La 5G est présentée comme une source de progrès mais nous n'avons pas voix au chapitre. Nous regrettons qu'une société dans son ensemble ne puisse débattre d'options technologiques qui auront une incidence réelle sur notre façon d'être ensemble. Lorsqu'un adolescent passe 6h40 par jour devant un écran, soit 40 % de son temps de vie éveillée, nous sommes en droit de nous interroger sur ce que nous estimons être une dérive qui s'apparente à une certaine forme de maltraitance infantile. Avec la 5G, cette dérive ne fera que s'amplifier. De surcroît, certains acteurs économiques espèrent voir se démultiplier les objets connectés qui pourraient se compter en dizaines de milliards d'ici 2025. Non seulement cette généralisation d'objets connectés va nécessiter un gaspillage de matières premières non recyclables, mais elle va également engendrer une vaste surveillance de nos moindres faits et gestes. A minima, nous sommes en droit de demander un débat public, ce que refuse le gouvernement, estimant être le seul légitime pour opérer ces choix de société. Par ailleurs, cette 5G va encore augmenter la consommation énergétique et les rejets de CO2 du secteur du numérique, tout en augmentant les niveaux d'exposition aux champs électromagnétiques dont les effets sur la santé sont encore mal connus.

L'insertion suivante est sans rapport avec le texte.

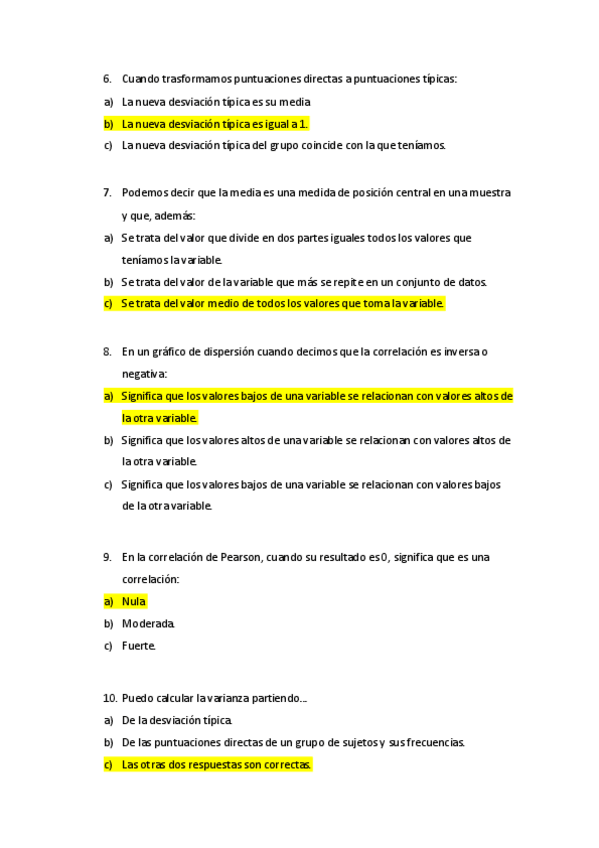 6. Cuando trasformamos puntuaciones directas a puntuaciones típicas:

a) La nueva desviación típica es su media

b) La nueva desviación típica es igual a 1.

c) La nueva desviación típica del grupo coincide con la que teníamos.

7. Podemos decir que la media es una medida de posición central en una muestra y que, además:

a) Se trata del valor que divide en dos partes iguales todos los valores que teníamos la variable.

b) Se trata del valor de la variable que más se repite en un conjunto de datos.

c) Se trata del valor medio de todos los valores que toma la variable.

8. En un gráfico de dispersión cuando decimos que la correlación es inversa o negativa:

a) Significa que los valores bajos de una variable se relacionan con valores altos de la otra variable.

b) Significa que los valores altos de una variable se relacionan con valores altos de la otra variable.

c) Significa que los valores bajos de una variable se relacionan con valores bajos de la otra variable.

9. En la correlación de Pearson, cuando su resultado es 0, significa que es una correlación:

a) Nula

b) Moderada.

c) Fuerte.

10. Puedo calcular la varianza partiendo...

a) De la desviación típica.

b) De las puntuaciones directas de un grupo de sujetos y sus frecuencias.

c) Las otras dos respuestas son correctas.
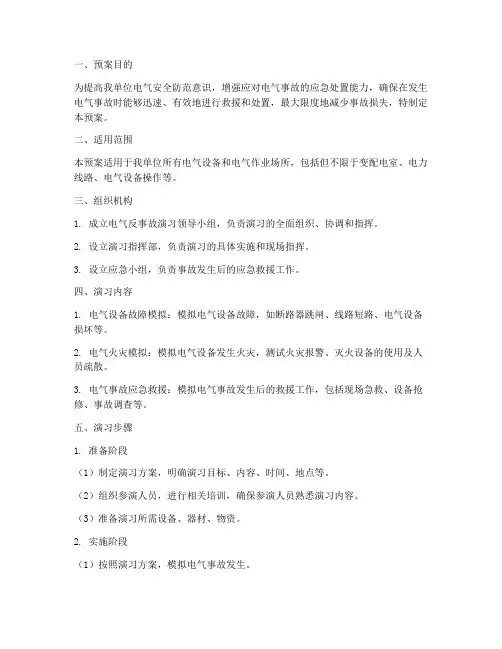 一、预案目的

为提高我单位电气安全防范意识，增强应对电气事故的应急处置能力，确保在发生电气事故时能够迅速、有效地进行救援和处置，最大限度地减少事故损失，特制定本预案。

二、适用范围

本预案适用于我单位所有电气设备和电气作业场所，包括但不限于变配电室、电力线路、电气设备操作等。

三、组织机构

1. 成立电气反事故演习领导小组，负责演习的全面组织、协调和指挥。

2. 设立演习指挥部，负责演习的具体实施和现场指挥。

3. 设立应急小组，负责事故发生后的应急救援工作。

四、演习内容

1. 电气设备故障模拟：模拟电气设备故障，如断路器跳闸、线路短路、电气设备损坏等。

2. 电气火灾模拟：模拟电气设备发生火灾，测试火灾报警、灭火设备的使用及人员疏散。

3. 电气事故应急救援：模拟电气事故发生后的救援工作，包括现场急救、设备抢修、事故调查等。

五、演习步骤

1. 准备阶段

（1）制定演习方案，明确演习目标、内容、时间、地点等。

（2）组织参演人员，进行相关培训，确保参演人员熟悉演习内容。

（3）准备演习所需设备、器材、物资。

2. 实施阶段

（1）按照演习方案，模拟电气事故发生。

Vous avez récemment participé à une tribune intitulée « Stopper Amazon avant qu'il ne soit trop tard ». En quoi Amazon est-il le symbole de la destruction du lien social et de la dégradation du climat ?

Amazon n'est malheureusement pas seulement un symbole mais la réalité d'un monde où l'accumulation de biens tend à remplacer les liens entre individus. Nuit et jour, 7 jours sur 7, 365 jours par an, nous sommes appelés à nous comporter en consommateur à temps plein. Amazon a construit son modèle économique sur une logique : le client roi. Or, cette toute-puissance détruit le commerce de proximité tout en faisant appel à des salariés kleenex. Il est à nouveau urgent que nous puissions, collectivement, débattre de ces sujets car le développement d'Amazon a un impact réel sur l'urbanisme de nos villes, sur le type de commerces et nos façons de consommer.

Les GAFAM dominent-ils le monde d'aujourd'hui ? Que faire face à cette hégémonie ?

Le poids pris par ces oligopoles se fait au détriment de ce qu'abusivement nous nommons « la vieille économie ». Or, cette vieille économie a construit nos villes, leur physionomie et incidemment a permis à l'Etat d'assurer un minimum d'équité devant l'impôt. Avec ces multinationales qui échappent pour partie à l'impôt, c'est également notre système de solidarité et de redistribution qui vacille. Il est temps de remettre à leur juste place ces entreprises qui vivent l'Etat comme un grain de sable à noyer dans le béton. Contester ces GAFAM passe par une relocalisation de l'économie, par plus de proximité, par plus de liens entre les producteurs et consommateurs. Nous devons également renoncer à nous vivre comme des consommateurs impénitents. Nous devons nous réserver des temps hors commerce et hors ligne. Eteindre son ordinateur ou son mobile, c'est aussi mettre à distance ces GAFAM et retrouver le goût de l'échange avec autre chose qu'une machine.